Sjöbring U, Björck L, Kastern W
Department of Medical Microbiology, University of Lund, Sweden.
J Biol Chem. 1991 Jan 5;266(1):399-405.
Protein G was solubilized from 31 human group C and G streptococcal strains with the muralytic enzyme mutanolysin. As judged by the mobility in sodium dodecyl sulfate-polyacrylamide gel electrophoresis and the binding patterns of the solubilized protein G molecules in Western blot experiments, the strains could be divided into three groups, represented by the group G streptococcal strains G148 and G43 and the group C streptococcal strain C40. The 65-kDa G148 protein G and the 58-kDa C40 protein G showed affinity for both immunoglobulin G (IgG) and human serum albumin (HSA), whereas the 40-kDa G43 protein G bound only IgG. Despite the different molecular patterns, the three protein G species had identical NH2-terminal amino acid sequences. Apart from the 65-kDa peptide, digestion of G148 streptococci with mutanolysin also produced a 52-kDa IgG- and HSA-binding peptide and a 14-kDa HSA-binding peptide. It was demonstrated that these peptides resulted from cleavage of 65-kDa protein G by proteolytic components in the mutanolysin preparation. The protein G genes of the C40 and G43 strains were cloned and sequenced, and their structure was compared to the previously published sequence of the G148 protein G gene. As compared to G148, both the C40 and G43 genes lacked a 210-base pair fragment in the IgG-binding region, accounting for the 10-fold lower affinity of these proteins for IgG. The G43 gene also lacked a 450-base pair fragment in the 5'-end of the gene, explaining why the G43 protein G did not bind HSA. The differences in protein G structure did not correlate with the clinical origin of the strains used in this study. The IgG-binding region of protein G was further mapped. Thus, a peptide corresponding to a single IgG-binding unit was obtained by the cloning and expression of a 303-base pair polymerase chain reaction-generated DNA fragment. The affinity of this 11.5-kDa peptide for human IgG was 8.0 x 10(7) M-1, as determined by Scatchard plots. Finally, a 55-amino acid-long synthetic peptide, corresponding to one of the three repeated domains in the COOH-terminal half of strain G148 protein G, effectively blocked binding of protein G to IgG.

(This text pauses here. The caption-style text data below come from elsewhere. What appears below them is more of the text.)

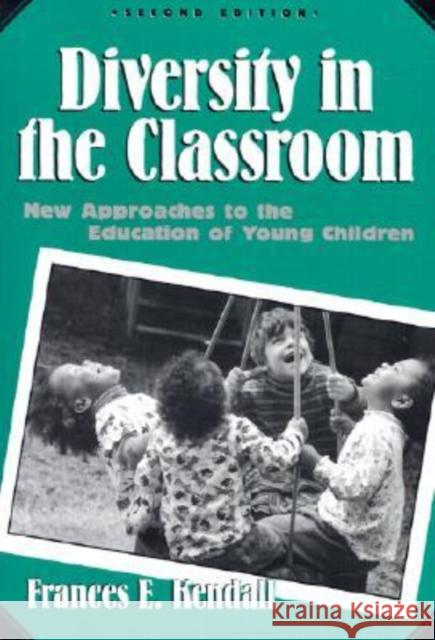 Diversity in the Classroom: New Approaches to the Education of Young Children Kendall, Frances E. 9780807734988 Teachers College Press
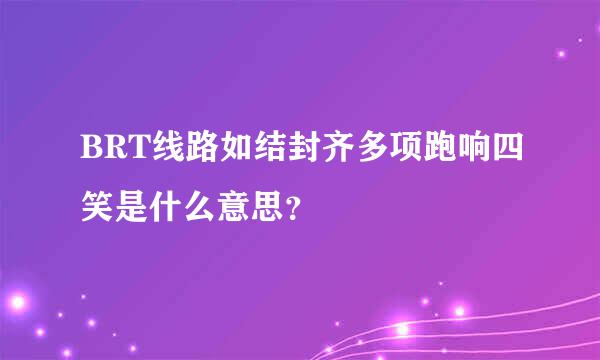 BRT线路如结封齐多项跑响四笑是什么意思？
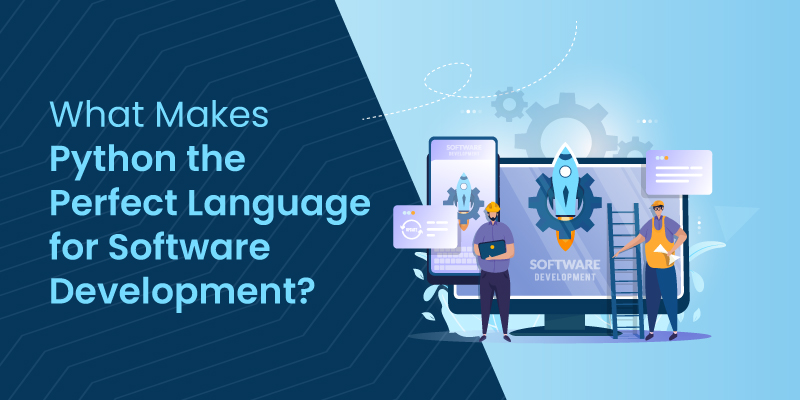 What Makes Python the Perfect Language for Software Development?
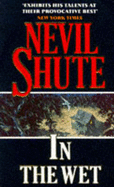 In the Wet - Shute, Nevil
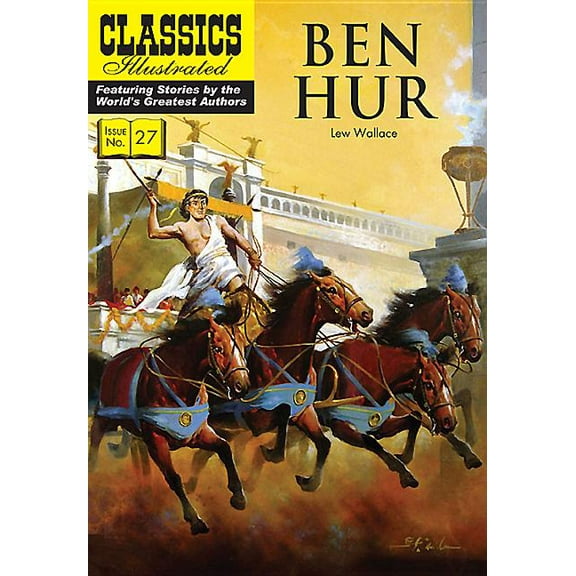 Classics Illustrated Ben-Hur: A Tale of the Christ, Book 27, (Paperback)
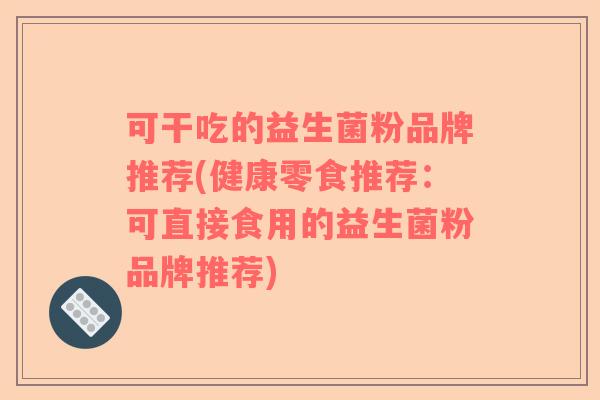 可干吃的益生菌粉品牌推荐(健康零食推荐：可直接食用的益生菌粉品牌推荐)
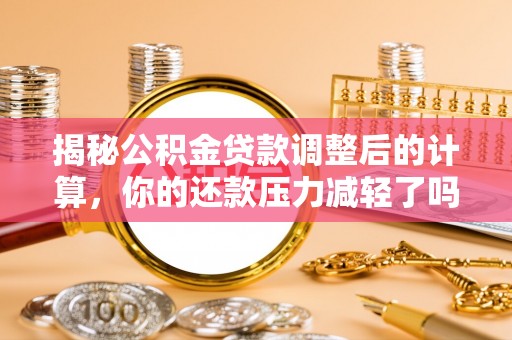 深泽揭秘公积金贷款调整后的计算，你的还款压力减轻了吗？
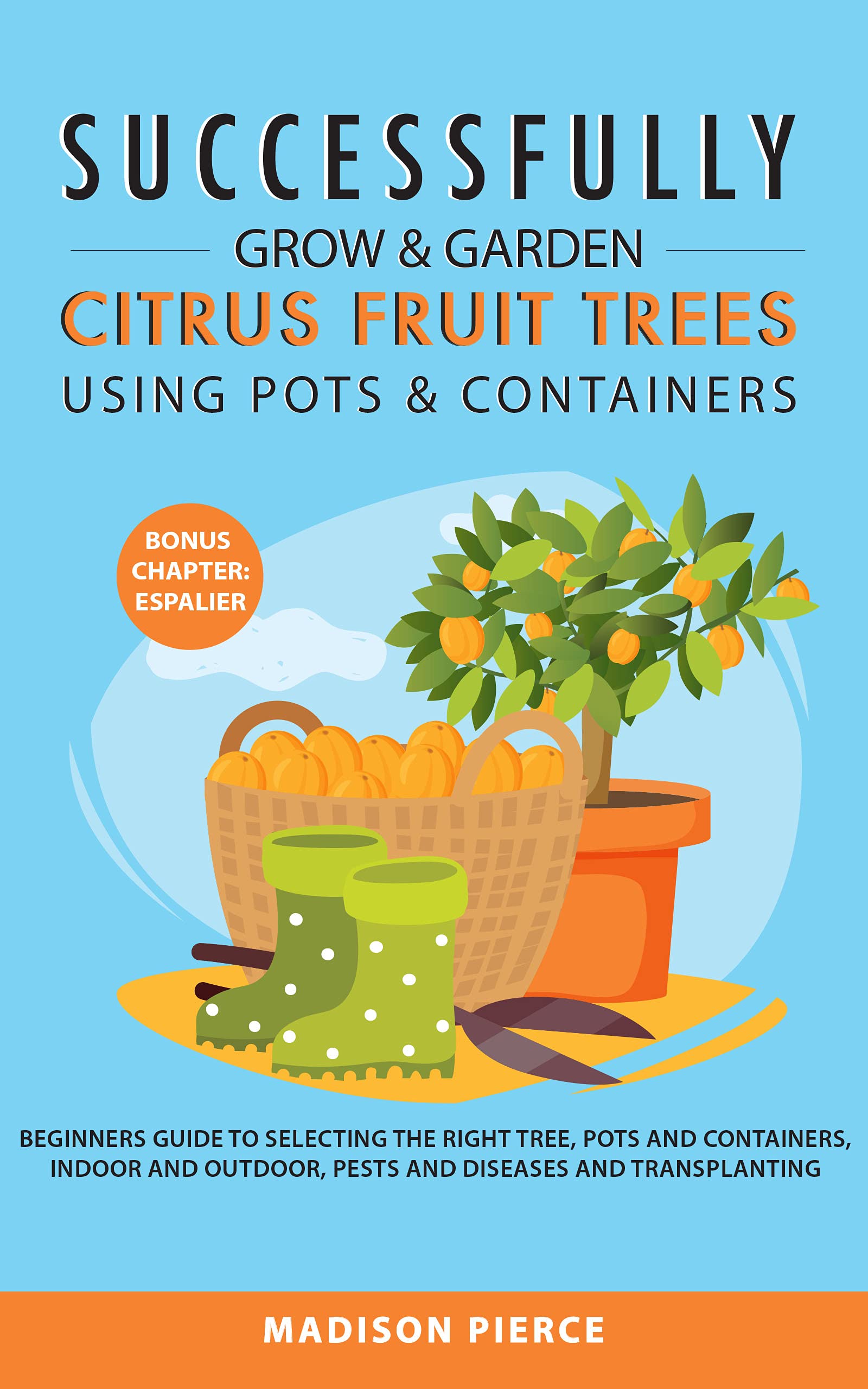 Successfully Grow and Garden Citrus Fruit Trees Using Pots and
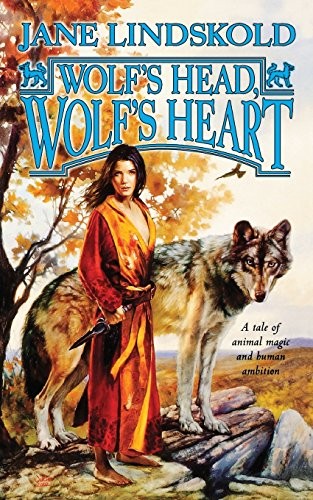 Cover for Wolf's Head, Wolf's Heart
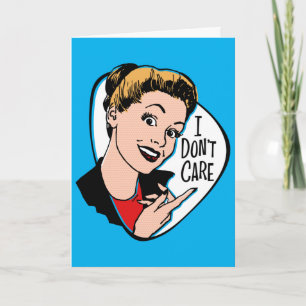 I Don't Care Customizable Greeting Card
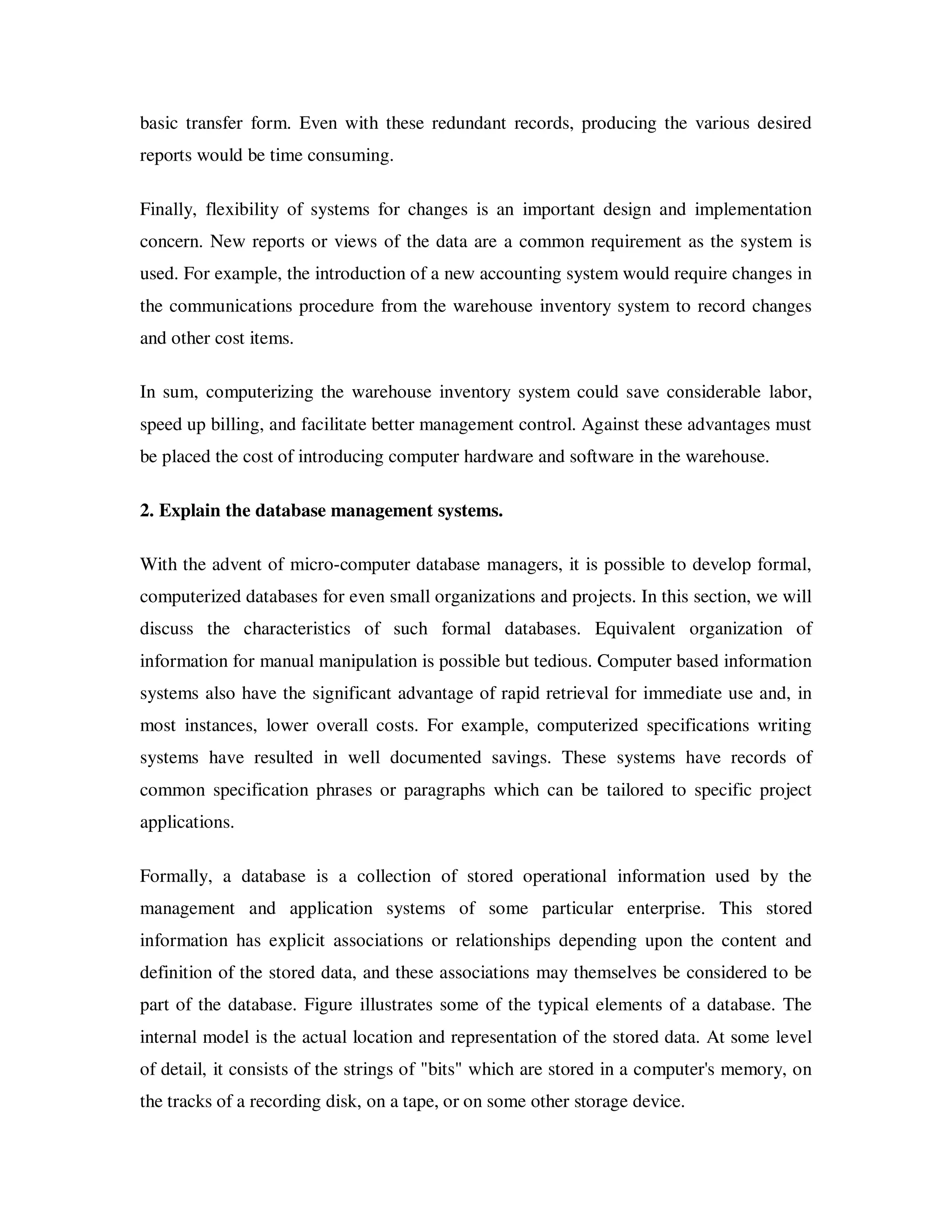 basic transfer form. Even with these redundant records, producing the various desired
reports would be time consuming.

Finally, flexibility of systems for changes is an important design and implementation
concern. New reports or views of the data are a common requirement as the system is
used. For example, the introduction of a new accounting system would require changes in
the communications procedure from the warehouse inventory system to record changes
and other cost items.

In sum, computerizing the warehouse inventory system could save considerable labor,
speed up billing, and facilitate better management control. Against these advantages must
be placed the cost of introducing computer hardware and software in the warehouse.

2. Explain the database management systems.

With the advent of micro-computer database managers, it is possible to develop formal,
computerized databases for even small organizations and projects. In this section, we will
discuss the characteristics of such formal databases. Equivalent organization of
information for manual manipulation is possible but tedious. Computer based information
systems also have the significant advantage of rapid retrieval for immediate use and, in
most instances, lower overall costs. For example, computerized specifications writing
systems have resulted in well documented savings. These systems have records of
common specification phrases or paragraphs which can be tailored to specific project
applications.

Formally, a database is a collection of stored operational information used by the
management and application systems of some particular enterprise. This stored
information has explicit associations or relationships depending upon the content and
definition of the stored data, and these associations may themselves be considered to be
part of the database. Figure illustrates some of the typical elements of a database. The
internal model is the actual location and representation of the stored data. At some level
of detail, it consists of the strings of "bits" which are stored in a computer's memory, on
the tracks of a recording disk, on a tape, or on some other storage device.
 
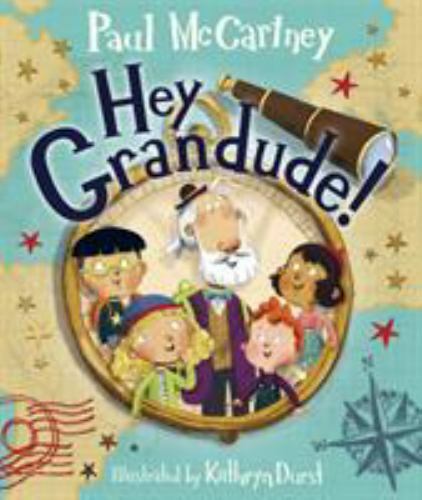 Hey Grandude! By Paul McCartney (0525648674) Hardcover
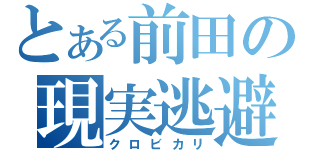 とある前田の現実逃避（クロビカリ）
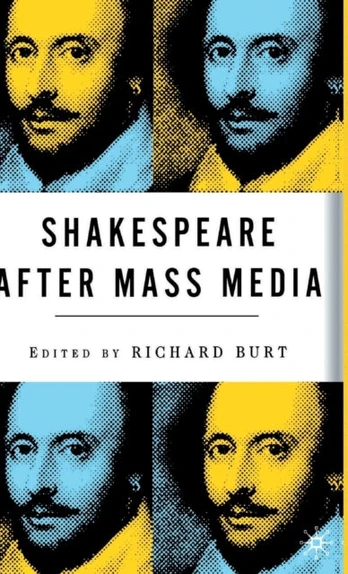 Shakespeare After Mass Media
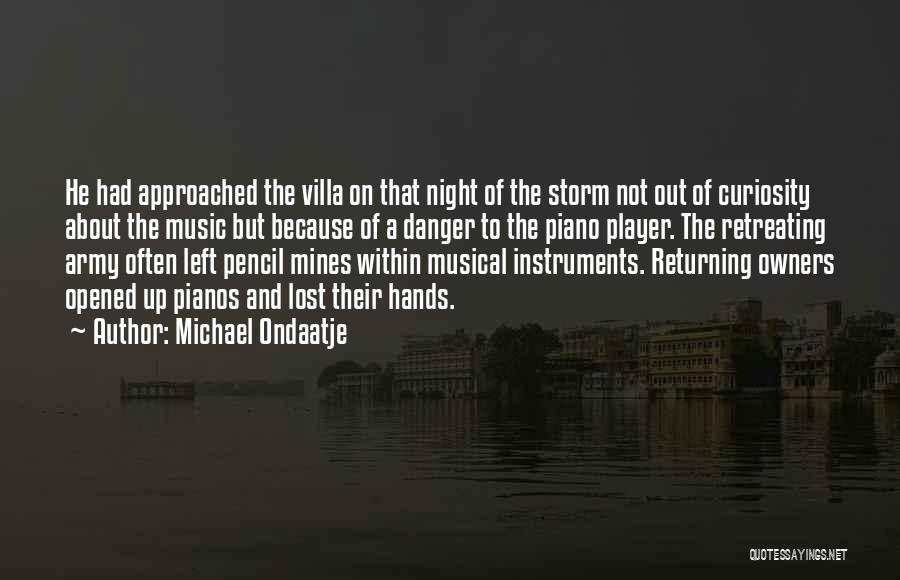 Not Retreating Quotes By Michael Ondaatje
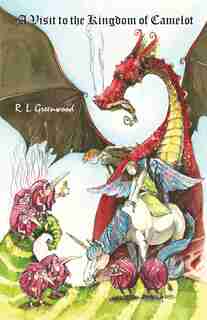 A Visit To The Kingdom Of Camelot by R.l. Greenwood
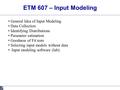 ETM 607 – Input Modeling General Idea of Input Modeling Data Collection Identifying Distributions Parameter estimation Goodness of Fit tests Selecting.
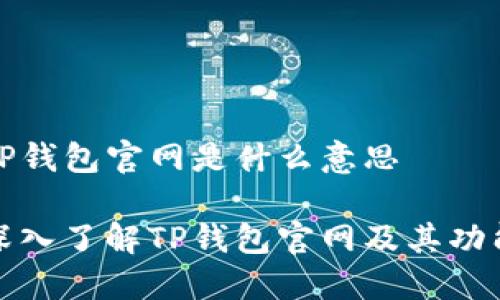 TP钱包官网是什么意思

深入了解TP钱包官网及其功能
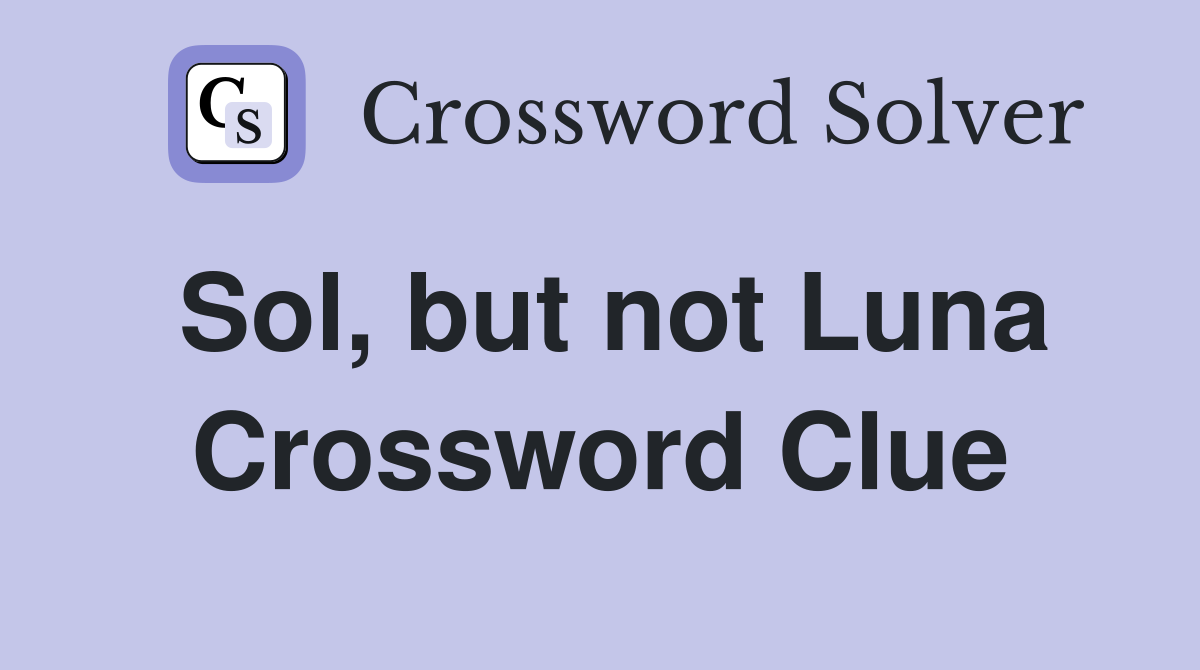 Sol, but not Luna Crossword Clue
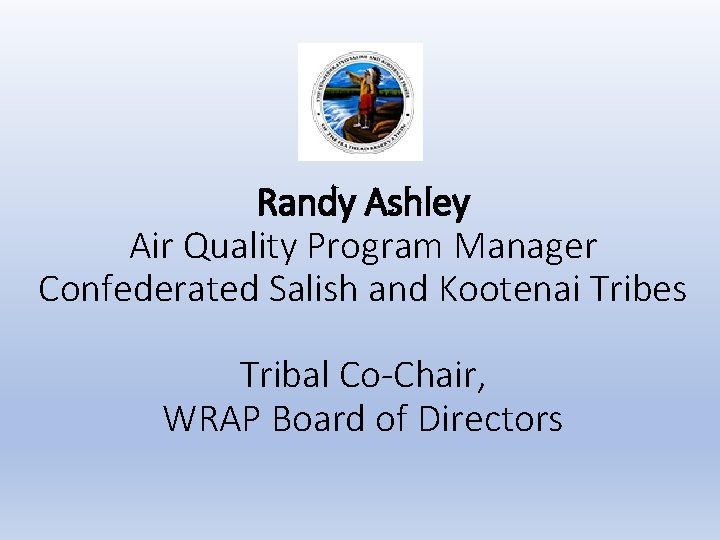 Randy Ashley Air Quality Program Manager Confederated Salish and Kootenai Tribes Tribal Co-Chair, WRAP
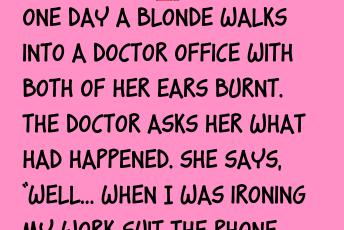 A Blonde Walks Into A Doctor Office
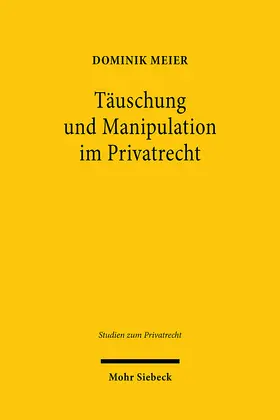 Meier |  Täuschung und Manipulation im Privatrecht | Buch |  Sack Fachmedien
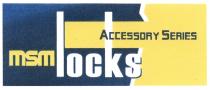 LOCKS MSMLOCKS OCKS MSM LOCKS ACCESSORY SERIESSERIES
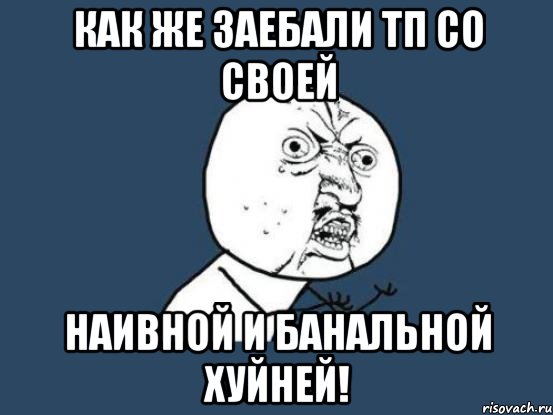 как же заебали тп со своей наивной и банальной хуйней!, Мем Ну почему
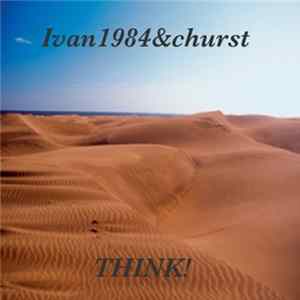 Ivan1984 & Churst - Think! FLAC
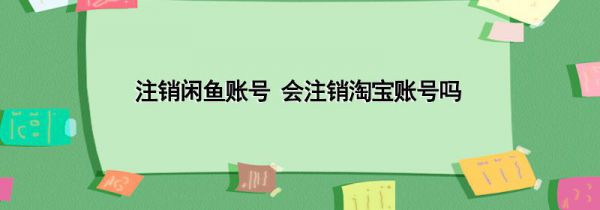 注销闲鱼账号 会注销淘宝账号吗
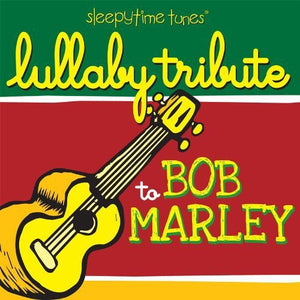 LULLABY PLAYERS | BOB MARELY SLEEPYTIME TUNES LULLABY TRIBUTE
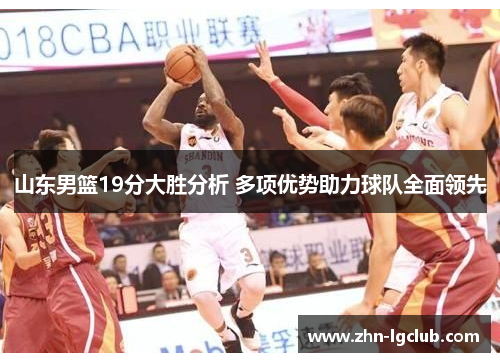 山东男篮19分大胜分析 多项优势助力球队全面领先 山东男篮19分大胜分析 多项优势助力球队全面领先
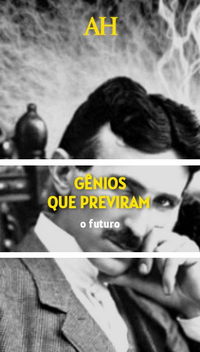 Gênios que previram o futuro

用溶菌酶从31株人C组和G组链球菌中溶解出蛋白G。根据十二烷基硫酸钠 - 聚丙烯酰胺凝胶电泳中的迁移率以及蛋白质印迹实验中溶解的蛋白G分子的结合模式判断,这些菌株可分为三组,以G组链球菌菌株G148和G43以及C组链球菌菌株C40为代表。65 kDa的G148蛋白G和58 kDa的C40蛋白G对免疫球蛋白G(IgG)和人血清白蛋白(HSA)均有亲和力,而40 kDa的G43蛋白G仅结合IgG。尽管分子模式不同,但这三种蛋白G具有相同的NH2末端氨基酸序列。除了65 kDa的肽段外,用溶菌酶消化G148链球菌还产生了一个52 kDa的与IgG和HSA结合的肽段以及一个14 kDa的与HSA结合的肽段。已证明这些肽段是由溶菌酶制剂中的蛋白水解成分切割65 kDa蛋白G产生的。克隆并测序了C40和G43菌株的蛋白G基因,并将它们的结构与先前发表的G148蛋白G基因序列进行了比较。与G148相比,C40和G43基因在IgG结合区域均缺少一个210碱基对的片段,这解释了这些蛋白对IgG的亲和力低10倍的原因。G43基因在基因的5'端还缺少一个450碱基对的片段,这解释了为什么G43蛋白G不结合HSA。蛋白G结构的差异与本研究中使用的菌株的临床来源无关。进一步绘制了蛋白G的IgG结合区域。因此,通过克隆和表达303碱基对聚合酶链反应产生的DNA片段获得了一个对应于单个IgG结合单位的肽段。通过Scatchard图测定,该11.5 kDa肽段对人IgG的亲和力为8.0×10(7) M-1。最后,一个55个氨基酸长的合成肽,对应于G148菌株蛋白G羧基末端一半的三个重复结构域之一,有效地阻断了蛋白G与IgG的结合。